• **提示された抜粋**:
= = = =

六波羅蜜寺——「市聖」空也上人ゆかりの寺院【佐京由悠の京都の歩き方】

さて、今回ご紹介するのは六波羅蜜寺です。
清水寺は清水道バス停から坂を上りますが、その反対に坂を下って見えてくるのがこの六波羅蜜寺
立地にもたくさんのヒミツがあります。
歴史から見てみましょう!

【歴史】六波羅蜜寺の歴史

(951)空也により創建(当初は「西光寺」)
(977)空也の死後、中信が改称、「六波羅蜜寺」へ
以後、源平争乱や応仁の乱で諸堂は焼失
→本堂のみ現存
(1969)大規模な解体修理→豪華絢爛な現在の本堂へ

 

まずこの六波羅蜜寺ですが、951年、平安時代の創建です。
空也上人(後述)によって創建された当初は「西光寺」と称されていたのですけれど、彼の死後に「六波羅蜜寺」と改称されました。

この「六波羅蜜」という言葉。なんだか聞きなれないですよね。

コレ、仏教用語で「此の世に生きたまま悟りを開くための6つの修行法」のことを指すんです。
そしてさらにこの六波羅蜜寺一帯を「六波羅」「六原」と称していたのです。

 

六波羅ですが、平安時代末期に平氏一門が根拠地としたこと、それから鎌倉時代に六波羅探題が置かれたことでも有名で、日本史を勉強したことがある方なら「ああ、あれね」という感じ。

この「六波羅(原)」の「六」は「ム」→「霊」につながるといわれていまして「霊が多く集まる原野」という意味をも持ちます。

 

平安時代も末期になりますと、疫病や合戦なんかが相次ぐわけで、仏教でいうところの「末法」に突入する、そこで亡くなった人たちはここ六波羅で葬送されたんですね。

そしてここ六波羅に至るみちが「六道の辻」でして、これを下ると左側に見えてくるのが六波羅蜜寺です。

 

さて、平安末期の源平争乱や応仁の乱で諸堂は焼失、本堂のみ残っていたところ、1969年、大規模な解体修理を行いまして、現在の豪華絢爛な本堂のすがたになるわけです。

 

【みどころ】宝物館

六波羅蜜寺にいったらまずはココ。宝物館

 

空也上人像

入口でチケットを見せて左手へ。まず何といっても空也上人像
そのアバンギャルドな見た目から、インパクト絶大の彫刻です。
そう、口から小さい仏像が6体出ている、あの彫刻です。
こちらは鎌倉時代の仏師で運慶の4男、康勝の作、木像です。

口から出ている6体の仏様は「南無阿弥陀仏」を1文字ずつ表しているのであって、これは空也が唱えた念仏が1文字1文字を視覚的に表現したものです。

 

空也は念仏を唱えながら市中をまわり浄土教を布教したことから「市聖」とも呼ばれています。

= = = =

• **提供データ**:
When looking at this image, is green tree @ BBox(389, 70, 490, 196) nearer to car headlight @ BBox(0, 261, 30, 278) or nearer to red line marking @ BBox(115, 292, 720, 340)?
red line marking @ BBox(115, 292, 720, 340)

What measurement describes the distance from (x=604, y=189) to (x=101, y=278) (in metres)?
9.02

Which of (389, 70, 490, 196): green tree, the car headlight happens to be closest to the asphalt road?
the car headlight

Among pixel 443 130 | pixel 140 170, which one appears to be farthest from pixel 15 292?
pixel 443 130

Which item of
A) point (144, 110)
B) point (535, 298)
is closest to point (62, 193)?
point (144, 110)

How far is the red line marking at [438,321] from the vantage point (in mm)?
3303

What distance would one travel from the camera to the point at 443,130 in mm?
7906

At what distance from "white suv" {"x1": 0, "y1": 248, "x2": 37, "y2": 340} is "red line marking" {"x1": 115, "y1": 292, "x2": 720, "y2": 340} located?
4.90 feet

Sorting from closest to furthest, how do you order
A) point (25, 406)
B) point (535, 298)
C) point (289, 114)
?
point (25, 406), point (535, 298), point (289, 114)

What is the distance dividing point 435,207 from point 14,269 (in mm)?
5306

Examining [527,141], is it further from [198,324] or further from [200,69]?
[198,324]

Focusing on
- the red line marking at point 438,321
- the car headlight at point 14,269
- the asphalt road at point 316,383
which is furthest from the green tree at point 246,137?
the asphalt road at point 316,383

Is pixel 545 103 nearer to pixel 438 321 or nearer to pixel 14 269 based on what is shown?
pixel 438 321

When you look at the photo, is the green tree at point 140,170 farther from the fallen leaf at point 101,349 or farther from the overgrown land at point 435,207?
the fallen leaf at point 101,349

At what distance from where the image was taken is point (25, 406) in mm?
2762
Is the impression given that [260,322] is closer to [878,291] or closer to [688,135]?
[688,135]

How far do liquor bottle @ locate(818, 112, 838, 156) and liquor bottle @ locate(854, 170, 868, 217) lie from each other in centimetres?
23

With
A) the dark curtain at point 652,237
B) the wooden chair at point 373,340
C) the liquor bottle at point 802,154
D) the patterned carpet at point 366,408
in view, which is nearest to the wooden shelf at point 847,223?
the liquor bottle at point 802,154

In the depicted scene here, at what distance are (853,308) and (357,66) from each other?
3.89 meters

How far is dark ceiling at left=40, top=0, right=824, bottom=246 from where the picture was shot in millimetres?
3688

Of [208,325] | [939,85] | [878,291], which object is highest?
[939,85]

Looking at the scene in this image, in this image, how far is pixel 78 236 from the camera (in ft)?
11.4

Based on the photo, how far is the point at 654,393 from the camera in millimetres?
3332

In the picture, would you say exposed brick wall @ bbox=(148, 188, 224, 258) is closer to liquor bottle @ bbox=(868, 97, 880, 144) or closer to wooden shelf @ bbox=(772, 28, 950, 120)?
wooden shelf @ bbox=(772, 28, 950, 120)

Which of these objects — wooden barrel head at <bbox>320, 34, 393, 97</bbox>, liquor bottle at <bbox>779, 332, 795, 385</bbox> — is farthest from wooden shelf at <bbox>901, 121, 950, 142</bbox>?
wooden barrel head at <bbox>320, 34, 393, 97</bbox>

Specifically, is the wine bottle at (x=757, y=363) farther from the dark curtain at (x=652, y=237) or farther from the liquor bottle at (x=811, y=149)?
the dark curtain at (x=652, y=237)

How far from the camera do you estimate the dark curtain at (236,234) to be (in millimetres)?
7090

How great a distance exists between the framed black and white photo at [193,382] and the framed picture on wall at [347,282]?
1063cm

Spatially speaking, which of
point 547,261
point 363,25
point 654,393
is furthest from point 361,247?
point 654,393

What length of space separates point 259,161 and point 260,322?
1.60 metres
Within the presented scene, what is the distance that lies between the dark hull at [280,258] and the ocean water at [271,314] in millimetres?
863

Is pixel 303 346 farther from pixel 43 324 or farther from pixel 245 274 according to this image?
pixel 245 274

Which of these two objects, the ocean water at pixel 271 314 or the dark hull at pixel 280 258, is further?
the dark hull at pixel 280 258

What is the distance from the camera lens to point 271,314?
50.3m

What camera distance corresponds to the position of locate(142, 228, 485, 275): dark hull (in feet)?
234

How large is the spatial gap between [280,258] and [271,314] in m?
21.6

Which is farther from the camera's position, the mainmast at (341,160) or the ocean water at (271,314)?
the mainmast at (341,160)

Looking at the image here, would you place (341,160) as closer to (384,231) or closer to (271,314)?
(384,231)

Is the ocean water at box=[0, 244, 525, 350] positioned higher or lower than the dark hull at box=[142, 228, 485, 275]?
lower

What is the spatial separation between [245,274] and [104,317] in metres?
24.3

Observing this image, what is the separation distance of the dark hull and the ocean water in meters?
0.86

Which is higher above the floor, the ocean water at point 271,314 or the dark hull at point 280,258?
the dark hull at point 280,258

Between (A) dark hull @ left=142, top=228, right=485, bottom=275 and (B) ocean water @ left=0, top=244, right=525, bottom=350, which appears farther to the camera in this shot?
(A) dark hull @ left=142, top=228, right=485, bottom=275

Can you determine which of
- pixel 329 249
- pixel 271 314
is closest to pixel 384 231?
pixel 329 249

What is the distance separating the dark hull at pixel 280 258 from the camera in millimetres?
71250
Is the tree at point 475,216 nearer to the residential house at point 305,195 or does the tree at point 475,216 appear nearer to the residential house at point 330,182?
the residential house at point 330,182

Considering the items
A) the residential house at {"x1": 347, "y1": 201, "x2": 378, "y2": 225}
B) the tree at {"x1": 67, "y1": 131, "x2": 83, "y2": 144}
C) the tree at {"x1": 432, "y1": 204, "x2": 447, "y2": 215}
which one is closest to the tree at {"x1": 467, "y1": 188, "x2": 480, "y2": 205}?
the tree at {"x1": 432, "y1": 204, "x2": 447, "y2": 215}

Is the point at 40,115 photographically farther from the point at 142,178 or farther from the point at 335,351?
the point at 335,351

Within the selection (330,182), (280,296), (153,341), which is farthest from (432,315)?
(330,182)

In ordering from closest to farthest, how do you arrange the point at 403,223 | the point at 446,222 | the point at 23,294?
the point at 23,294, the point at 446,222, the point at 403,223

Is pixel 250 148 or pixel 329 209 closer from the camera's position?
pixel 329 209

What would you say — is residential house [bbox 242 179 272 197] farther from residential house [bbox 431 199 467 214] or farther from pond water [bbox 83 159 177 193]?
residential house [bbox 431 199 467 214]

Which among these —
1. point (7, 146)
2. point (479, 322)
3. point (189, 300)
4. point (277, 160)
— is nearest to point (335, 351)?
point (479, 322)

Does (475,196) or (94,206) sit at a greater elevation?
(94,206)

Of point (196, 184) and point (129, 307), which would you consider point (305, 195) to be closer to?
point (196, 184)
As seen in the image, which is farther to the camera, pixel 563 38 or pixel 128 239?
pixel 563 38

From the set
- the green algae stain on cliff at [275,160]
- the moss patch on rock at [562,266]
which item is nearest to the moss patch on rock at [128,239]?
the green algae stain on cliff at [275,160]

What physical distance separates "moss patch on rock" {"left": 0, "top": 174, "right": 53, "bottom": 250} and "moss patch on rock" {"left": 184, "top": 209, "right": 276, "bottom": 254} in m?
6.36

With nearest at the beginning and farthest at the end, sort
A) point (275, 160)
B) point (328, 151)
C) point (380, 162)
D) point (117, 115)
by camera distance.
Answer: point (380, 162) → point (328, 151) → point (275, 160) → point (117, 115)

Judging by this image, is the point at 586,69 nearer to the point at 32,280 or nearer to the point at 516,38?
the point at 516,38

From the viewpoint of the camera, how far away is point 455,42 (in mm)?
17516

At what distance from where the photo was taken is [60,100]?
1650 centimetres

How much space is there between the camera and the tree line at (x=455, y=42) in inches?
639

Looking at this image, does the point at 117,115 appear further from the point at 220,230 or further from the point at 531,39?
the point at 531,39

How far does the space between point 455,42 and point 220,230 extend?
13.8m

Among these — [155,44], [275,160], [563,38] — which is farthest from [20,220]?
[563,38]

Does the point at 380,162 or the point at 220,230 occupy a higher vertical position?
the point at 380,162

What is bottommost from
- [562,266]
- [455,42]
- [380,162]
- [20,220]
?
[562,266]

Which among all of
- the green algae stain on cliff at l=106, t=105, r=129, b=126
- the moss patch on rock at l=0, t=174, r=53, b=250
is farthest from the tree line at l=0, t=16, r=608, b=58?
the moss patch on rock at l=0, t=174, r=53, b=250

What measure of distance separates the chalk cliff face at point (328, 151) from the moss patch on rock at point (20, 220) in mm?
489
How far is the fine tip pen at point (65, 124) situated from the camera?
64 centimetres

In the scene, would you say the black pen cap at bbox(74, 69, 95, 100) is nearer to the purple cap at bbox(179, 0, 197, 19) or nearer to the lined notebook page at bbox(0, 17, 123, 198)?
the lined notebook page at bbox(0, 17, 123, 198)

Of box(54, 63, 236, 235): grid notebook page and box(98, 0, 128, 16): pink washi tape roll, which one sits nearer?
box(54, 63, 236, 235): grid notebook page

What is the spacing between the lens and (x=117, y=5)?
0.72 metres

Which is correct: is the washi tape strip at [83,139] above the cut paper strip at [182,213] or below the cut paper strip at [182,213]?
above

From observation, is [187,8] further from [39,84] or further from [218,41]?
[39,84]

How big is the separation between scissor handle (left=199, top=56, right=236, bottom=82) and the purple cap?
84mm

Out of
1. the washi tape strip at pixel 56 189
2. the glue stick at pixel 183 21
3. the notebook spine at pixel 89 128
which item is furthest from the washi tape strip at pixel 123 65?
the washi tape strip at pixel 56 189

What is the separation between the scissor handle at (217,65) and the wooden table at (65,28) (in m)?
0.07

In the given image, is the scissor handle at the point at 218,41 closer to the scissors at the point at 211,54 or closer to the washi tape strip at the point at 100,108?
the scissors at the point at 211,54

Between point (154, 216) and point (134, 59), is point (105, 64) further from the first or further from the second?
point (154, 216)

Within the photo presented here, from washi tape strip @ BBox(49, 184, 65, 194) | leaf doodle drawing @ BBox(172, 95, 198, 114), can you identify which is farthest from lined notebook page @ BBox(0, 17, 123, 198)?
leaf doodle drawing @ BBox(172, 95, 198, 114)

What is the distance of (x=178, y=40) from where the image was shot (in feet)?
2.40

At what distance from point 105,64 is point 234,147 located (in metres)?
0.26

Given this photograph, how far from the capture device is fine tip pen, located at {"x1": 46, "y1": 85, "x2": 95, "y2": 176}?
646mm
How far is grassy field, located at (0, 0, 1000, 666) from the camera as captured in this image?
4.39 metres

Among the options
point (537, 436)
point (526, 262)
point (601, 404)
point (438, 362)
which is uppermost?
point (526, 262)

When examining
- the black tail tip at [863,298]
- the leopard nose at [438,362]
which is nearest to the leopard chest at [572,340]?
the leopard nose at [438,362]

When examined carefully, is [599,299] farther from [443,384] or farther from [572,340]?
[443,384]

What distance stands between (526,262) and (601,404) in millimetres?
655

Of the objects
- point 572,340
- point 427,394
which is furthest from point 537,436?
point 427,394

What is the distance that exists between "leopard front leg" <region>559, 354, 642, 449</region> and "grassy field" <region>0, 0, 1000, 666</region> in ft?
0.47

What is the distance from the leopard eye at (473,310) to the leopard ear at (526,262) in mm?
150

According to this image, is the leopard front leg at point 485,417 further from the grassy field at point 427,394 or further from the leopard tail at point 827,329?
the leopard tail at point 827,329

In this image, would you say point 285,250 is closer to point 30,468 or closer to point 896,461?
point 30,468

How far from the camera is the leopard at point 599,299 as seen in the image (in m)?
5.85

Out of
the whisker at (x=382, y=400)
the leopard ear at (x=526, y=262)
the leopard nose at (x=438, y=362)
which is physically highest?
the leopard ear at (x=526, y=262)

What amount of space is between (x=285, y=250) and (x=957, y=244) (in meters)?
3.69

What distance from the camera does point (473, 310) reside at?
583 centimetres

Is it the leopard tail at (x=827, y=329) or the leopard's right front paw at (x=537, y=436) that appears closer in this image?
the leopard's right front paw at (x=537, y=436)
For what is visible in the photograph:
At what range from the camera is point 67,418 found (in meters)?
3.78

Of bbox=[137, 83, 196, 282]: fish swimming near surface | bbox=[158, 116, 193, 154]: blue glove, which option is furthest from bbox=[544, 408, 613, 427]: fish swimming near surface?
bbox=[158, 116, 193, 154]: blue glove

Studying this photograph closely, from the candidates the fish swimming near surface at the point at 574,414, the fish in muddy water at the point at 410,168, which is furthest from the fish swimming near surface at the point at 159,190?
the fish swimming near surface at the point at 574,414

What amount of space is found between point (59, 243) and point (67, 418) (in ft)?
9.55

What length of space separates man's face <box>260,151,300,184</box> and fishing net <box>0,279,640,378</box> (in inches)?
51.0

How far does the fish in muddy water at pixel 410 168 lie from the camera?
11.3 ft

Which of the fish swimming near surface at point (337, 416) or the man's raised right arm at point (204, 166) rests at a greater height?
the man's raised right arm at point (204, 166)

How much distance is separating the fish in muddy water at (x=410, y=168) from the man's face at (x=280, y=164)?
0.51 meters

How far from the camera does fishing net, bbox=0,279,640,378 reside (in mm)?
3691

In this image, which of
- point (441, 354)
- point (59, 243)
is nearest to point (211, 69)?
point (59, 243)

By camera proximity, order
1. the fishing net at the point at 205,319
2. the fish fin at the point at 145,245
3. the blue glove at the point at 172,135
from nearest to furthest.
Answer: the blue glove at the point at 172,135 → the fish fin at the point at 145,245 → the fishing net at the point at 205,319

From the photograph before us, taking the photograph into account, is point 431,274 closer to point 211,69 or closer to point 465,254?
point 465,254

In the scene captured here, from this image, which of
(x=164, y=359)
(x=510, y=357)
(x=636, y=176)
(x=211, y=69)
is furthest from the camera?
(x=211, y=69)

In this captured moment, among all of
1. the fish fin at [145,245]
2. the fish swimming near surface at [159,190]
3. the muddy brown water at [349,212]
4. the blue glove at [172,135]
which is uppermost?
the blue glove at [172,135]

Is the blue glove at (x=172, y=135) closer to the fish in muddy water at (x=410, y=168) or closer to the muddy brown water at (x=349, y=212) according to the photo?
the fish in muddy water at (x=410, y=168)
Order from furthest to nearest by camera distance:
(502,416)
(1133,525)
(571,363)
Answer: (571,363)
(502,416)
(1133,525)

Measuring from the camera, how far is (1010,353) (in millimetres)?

= = = =

• **課題の要件**:
1) 記録のうち、文字列「purple」を含む行をすべて集めよ。
2) 六波羅蜜寺を紹介する文章の続きを、示された最後の文の後から書き進めよ。

• **各課題の解答**:
1)
In the scene, would you say the black pen cap at bbox(74, 69, 95, 100) is nearer to the purple cap at bbox(179, 0, 197, 19) or nearer to the lined notebook page at bbox(0, 17, 123, 198)?
How big is the separation between scissor handle (left=199, top=56, right=236, bottom=82) and the purple cap?

2)
 

平清盛像

そして、空也上人像の隣には平清盛像。こちらも有名です。
経巻を手にした気品のある姿で、平家物語でおごり高ぶっているようなイメージとはまた違った印象です。

この空也上人像と平清盛像はいわば宝物館のフラッグシップなわけですけれど、当然それ以外にも貴重な仏様がならんでいますのでぜひチェックしてみてくださいね。

 

【周辺スポット】六波羅蜜寺の周りにある「濃ゆい」場所

六波羅蜜寺の周りにも「濃ゆい」スポットがたくさんあります。

 

六道珍皇寺

まず、佐京が前のめりでご紹介したいのがココ、六道珍皇寺
なんとこちら、地獄への入り口なんです・・・(後述)。

「六道の辻」を通って六波羅蜜寺に向かう途中にあるこちらのお寺、本尊は薬師如来像なのですが、「地獄への入り口」だけあって閻魔大王像が非常に有名です。
閻魔堂という建物の中に鎮座していますが、運が良ければ間近に、運が悪くても閻魔堂ののぞき穴からこれを見ることができます。

 

さらにその隣には「わたの原 八十島かけてこぎいでぬと 人には告げよ あまのつり船」でお馴染みの小野篁像

小野篁は、漢詩・法律・武芸など様々な分野にたけていたとされる人物。
なぜこの人物が閻魔大王の隣にいるかというと、それはこの六道珍皇寺が「地獄への入り口」であることと深くかかわっているのです。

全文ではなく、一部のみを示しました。